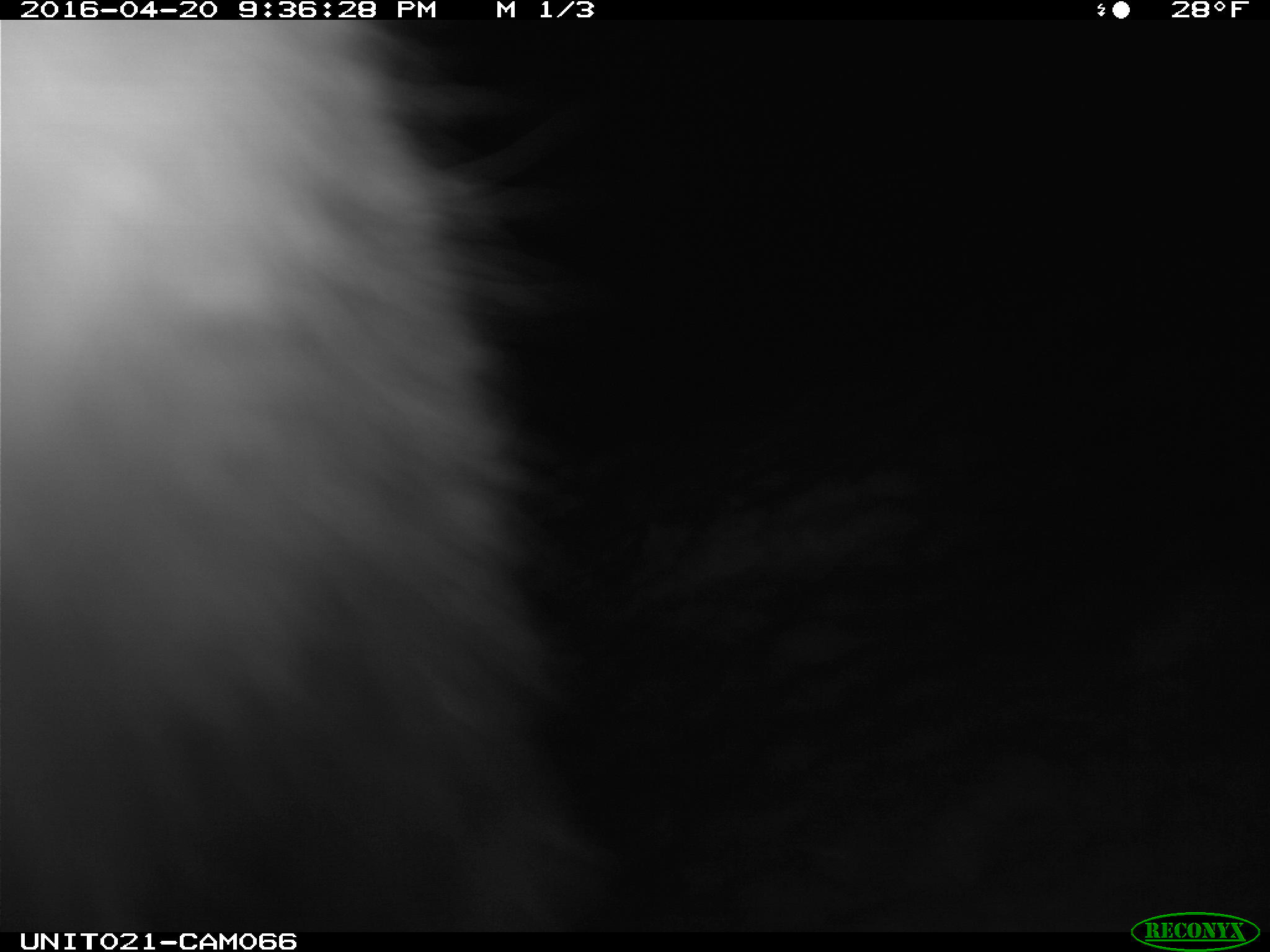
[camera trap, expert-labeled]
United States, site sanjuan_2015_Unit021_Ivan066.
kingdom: Animalia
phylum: Chordata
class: Mammalia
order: Lagomorpha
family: Leporidae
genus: Lepus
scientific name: Lepus americanus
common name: snowshoe hare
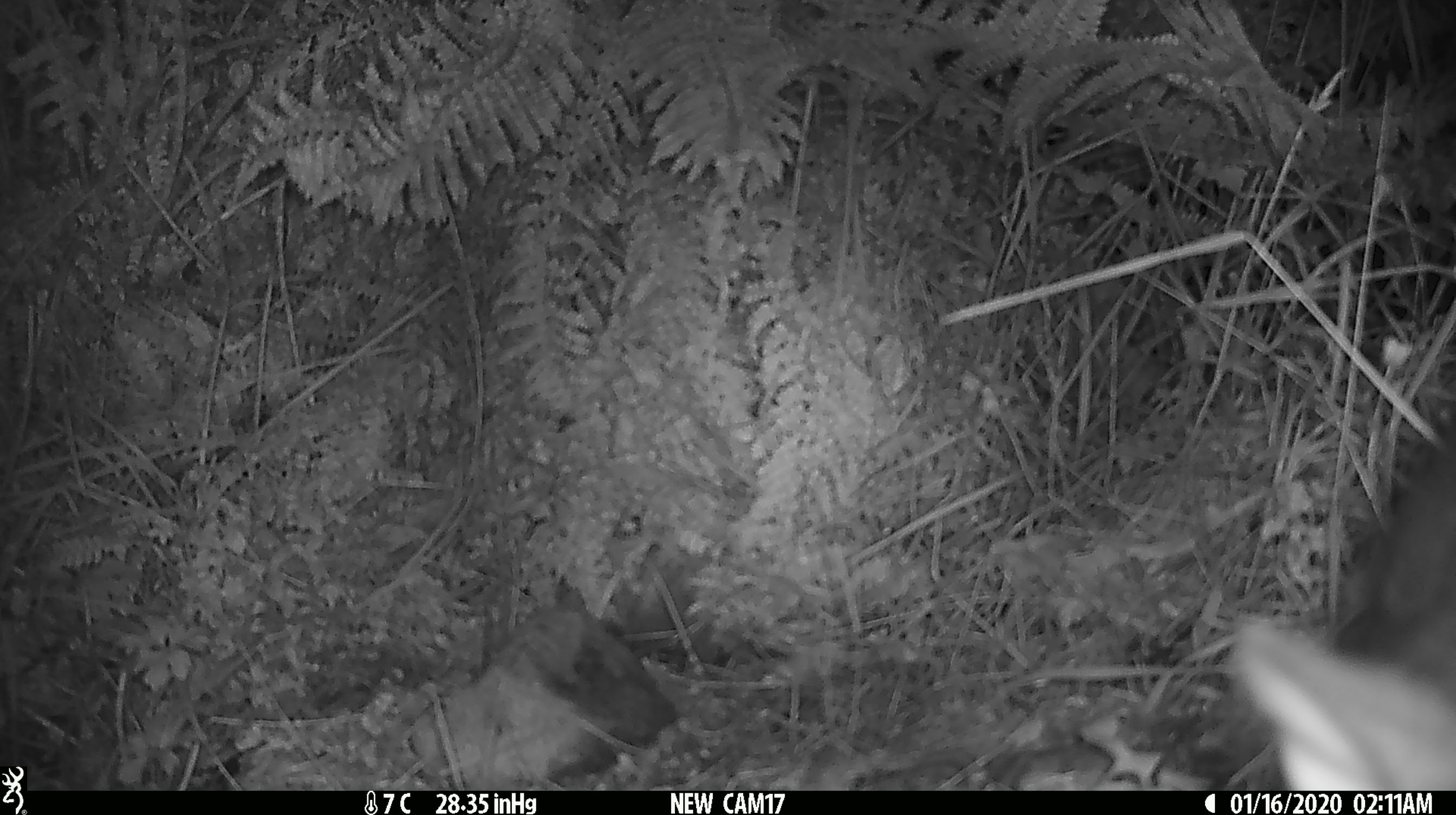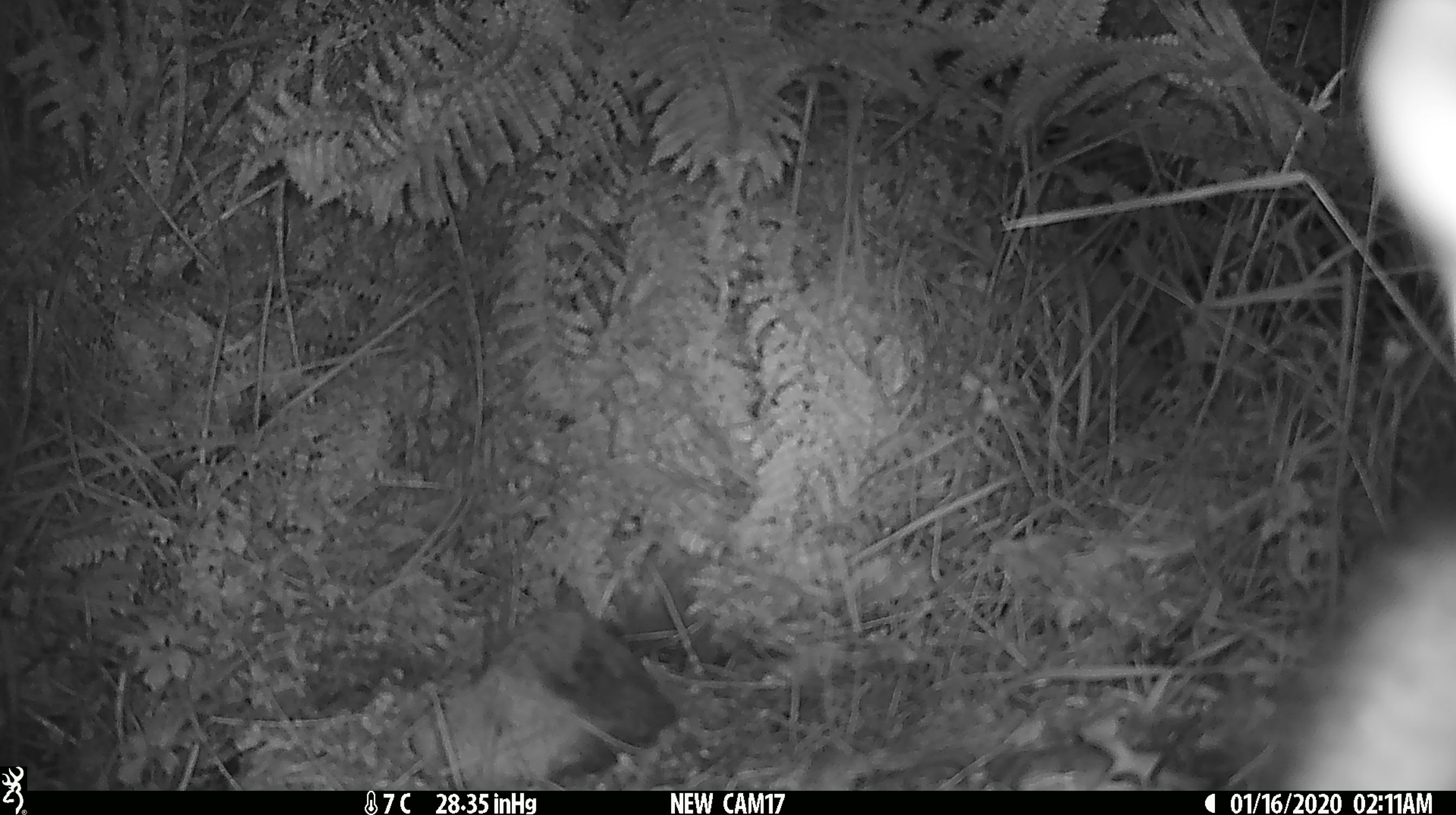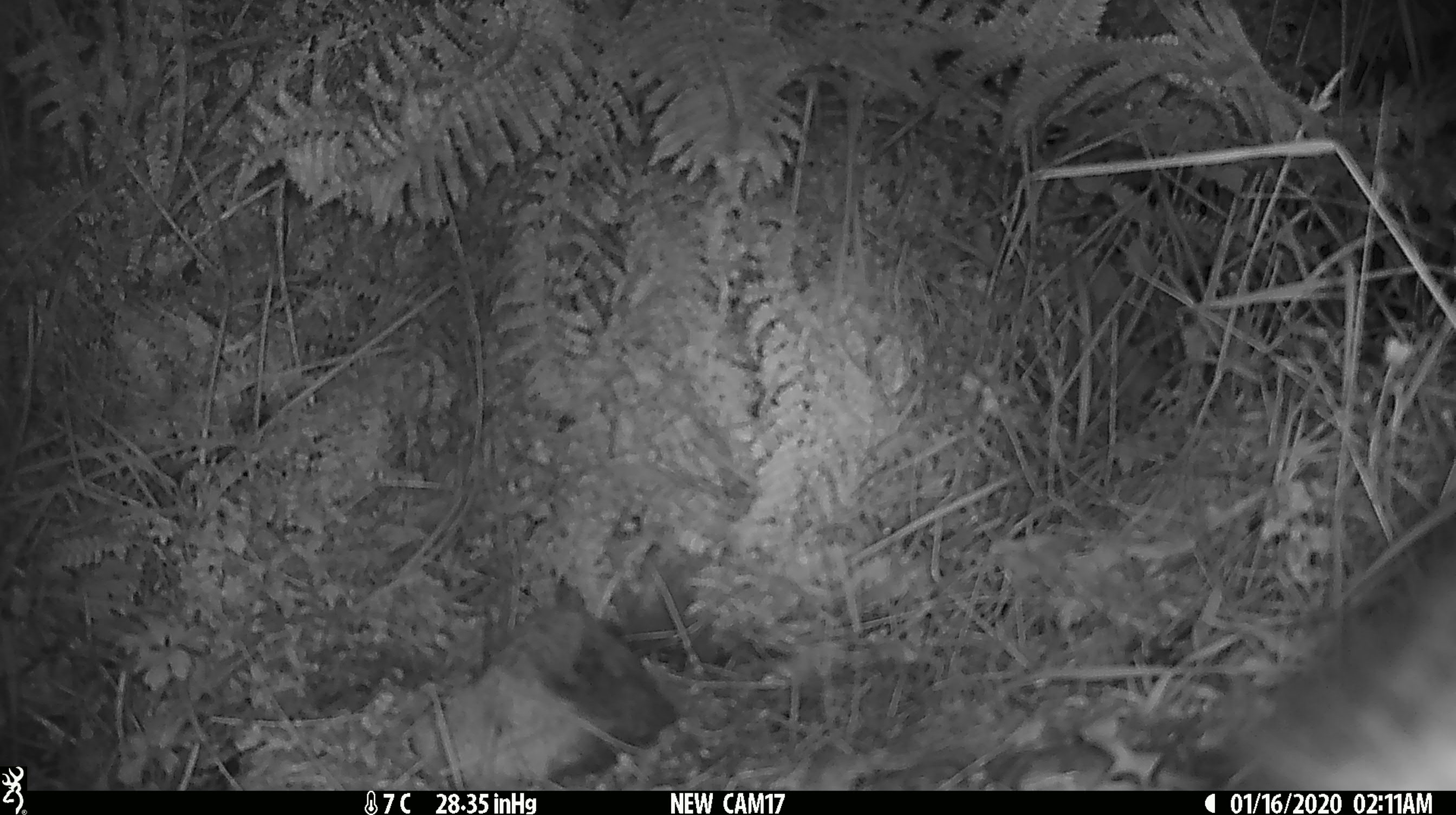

● ● ● ● ● ● ●

Reproduce the data above word for word, but leave the images out.

__Problem solution__:
[camera trap, expert-labeled]
United States, site sanjuan_2015_Unit021_Ivan066.
kingdom: Animalia
phylum: Chordata
class: Mammalia
order: Lagomorpha
family: Leporidae
genus: Lepus
scientific name: Lepus americanus
common name: snowshoe hare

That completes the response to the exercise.